15: Mrs. Latta taught me how to knit. When I was 14, my dad had kicked me out of the house and I had gone to live with Mrs. Latta who was a widow and her two sons, Douglas and Miles. In the evening, there wasn’t much to do, and with three rowdy boys, Mrs. Latta sat us down and taught us to knit. I remember she tried to teach me to make socks (he says with a wry grin.) Well, one day, Douglas, Miles and a friend and I went for a bike ride up a hill. The rule was that we had to be back before sunset. I was the oldest, so I took it as my responsibility to make sure we did. Well, we got to the top of the hill and noticed it was almost dark, so decided we better hurry and get down the hill. Well, if anything happened, you | had two choices. You either crashed into the side of the hill or you went over the side of the cliff.
16: We all went flying down that hill and when we got down to the bottom there were only three of us, Miles was missing. Oh my God, where was he? So, we split up to go look for him. Which way did he go? When we found him, he had gone over the side of the cliff. I sent our friend and Douglas to a house where we saw the lights on to send for an ambulance. They came and took Miles to the hospital. He was unconscious. His mother came and Miles regained consciousness long enough to say the Lord’s Prayer with her before he died.. "oh my Daddy. Did Mrs. Latta blame you?” I don’t know. I never saw her again. I went home to my father where he told me to get my bicycle and he took it away from me telling me I didn’t deserve it. And that was the last I ever heard of the incident. Silence . . . . . for awhile.

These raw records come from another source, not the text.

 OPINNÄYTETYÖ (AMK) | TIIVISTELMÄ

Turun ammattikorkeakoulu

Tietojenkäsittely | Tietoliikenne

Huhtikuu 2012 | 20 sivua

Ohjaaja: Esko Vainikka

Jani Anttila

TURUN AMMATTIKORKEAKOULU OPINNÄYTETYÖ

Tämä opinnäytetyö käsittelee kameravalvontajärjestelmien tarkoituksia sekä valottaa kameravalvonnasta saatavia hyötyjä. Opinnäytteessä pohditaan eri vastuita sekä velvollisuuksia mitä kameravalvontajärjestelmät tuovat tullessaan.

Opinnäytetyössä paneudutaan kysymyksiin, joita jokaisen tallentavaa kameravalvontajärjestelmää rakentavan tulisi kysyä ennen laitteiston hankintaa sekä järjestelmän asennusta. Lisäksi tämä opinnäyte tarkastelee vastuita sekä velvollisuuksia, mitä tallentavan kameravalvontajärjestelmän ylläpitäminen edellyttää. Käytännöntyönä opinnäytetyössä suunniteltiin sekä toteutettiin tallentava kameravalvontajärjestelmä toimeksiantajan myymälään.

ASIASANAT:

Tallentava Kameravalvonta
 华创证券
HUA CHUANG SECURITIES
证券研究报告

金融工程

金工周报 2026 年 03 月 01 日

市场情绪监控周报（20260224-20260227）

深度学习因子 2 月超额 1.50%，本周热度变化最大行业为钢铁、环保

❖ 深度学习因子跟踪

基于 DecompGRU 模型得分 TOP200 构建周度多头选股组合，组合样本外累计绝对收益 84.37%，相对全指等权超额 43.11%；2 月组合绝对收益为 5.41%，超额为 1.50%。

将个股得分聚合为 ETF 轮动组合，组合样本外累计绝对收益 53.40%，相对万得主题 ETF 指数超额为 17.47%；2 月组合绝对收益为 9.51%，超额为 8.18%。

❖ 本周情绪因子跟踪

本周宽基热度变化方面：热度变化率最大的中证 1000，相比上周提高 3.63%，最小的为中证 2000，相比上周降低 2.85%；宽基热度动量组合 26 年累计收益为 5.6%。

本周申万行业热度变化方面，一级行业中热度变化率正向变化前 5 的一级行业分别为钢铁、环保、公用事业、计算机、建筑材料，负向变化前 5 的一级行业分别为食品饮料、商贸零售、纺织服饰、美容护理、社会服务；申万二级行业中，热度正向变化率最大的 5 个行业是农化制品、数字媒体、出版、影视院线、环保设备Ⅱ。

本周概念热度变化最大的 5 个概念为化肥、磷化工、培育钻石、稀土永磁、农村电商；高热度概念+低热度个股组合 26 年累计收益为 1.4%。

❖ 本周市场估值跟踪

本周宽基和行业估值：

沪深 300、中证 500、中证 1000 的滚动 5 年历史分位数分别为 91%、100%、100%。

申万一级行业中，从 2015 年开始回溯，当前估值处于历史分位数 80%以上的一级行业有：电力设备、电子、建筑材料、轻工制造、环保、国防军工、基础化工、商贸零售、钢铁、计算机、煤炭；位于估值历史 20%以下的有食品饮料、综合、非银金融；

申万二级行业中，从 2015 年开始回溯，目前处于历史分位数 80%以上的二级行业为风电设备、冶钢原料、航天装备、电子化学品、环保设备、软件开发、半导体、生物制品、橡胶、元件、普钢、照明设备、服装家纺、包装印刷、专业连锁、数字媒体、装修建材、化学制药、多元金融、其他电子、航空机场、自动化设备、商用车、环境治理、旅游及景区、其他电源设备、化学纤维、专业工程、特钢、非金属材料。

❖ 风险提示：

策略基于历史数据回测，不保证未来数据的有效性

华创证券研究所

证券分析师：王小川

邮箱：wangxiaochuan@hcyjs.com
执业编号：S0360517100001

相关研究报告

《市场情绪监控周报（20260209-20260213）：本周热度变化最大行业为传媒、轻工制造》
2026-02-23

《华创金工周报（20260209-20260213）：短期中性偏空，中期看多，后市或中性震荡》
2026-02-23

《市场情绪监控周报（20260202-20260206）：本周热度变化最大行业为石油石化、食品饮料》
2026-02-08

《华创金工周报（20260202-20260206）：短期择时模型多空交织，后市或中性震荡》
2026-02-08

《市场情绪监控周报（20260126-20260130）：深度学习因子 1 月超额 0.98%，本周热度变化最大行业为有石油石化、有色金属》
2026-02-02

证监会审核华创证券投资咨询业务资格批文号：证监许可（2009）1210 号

17: So ended our day of Dad moving his chair from place to place to keep his face to the sun. Ever seeking its warmth. After all his years, some 86 of them now, his bones yearn for it. And me, just an arm’s length away in the shade, loving its cool comfort. But just as Dad was soaking up the sun, I was soaking up his words. “Before I have to let go of you Daddy, I want to ask you one more, maybe the most important question. If you could give me, our children and our grandchildren, and perhaps even their grandchildren one piece of advice, what would it be?”
18: When you look at your life, the greatest happinesses are family happinesses. ~Joyce Brothers | “Be absolutely honest in all things.” | To: Future Generations of Briley & Sullivan Children
20: I cannot begin to tell you what that day sitting outside listening to you remember your childhood and early manhood meant not only to me, but to our children, grandchildren and future Briley & Sullivan children. I truly believe that the past is our link to the future. You are that link and we treasure you and love you with all our hearts.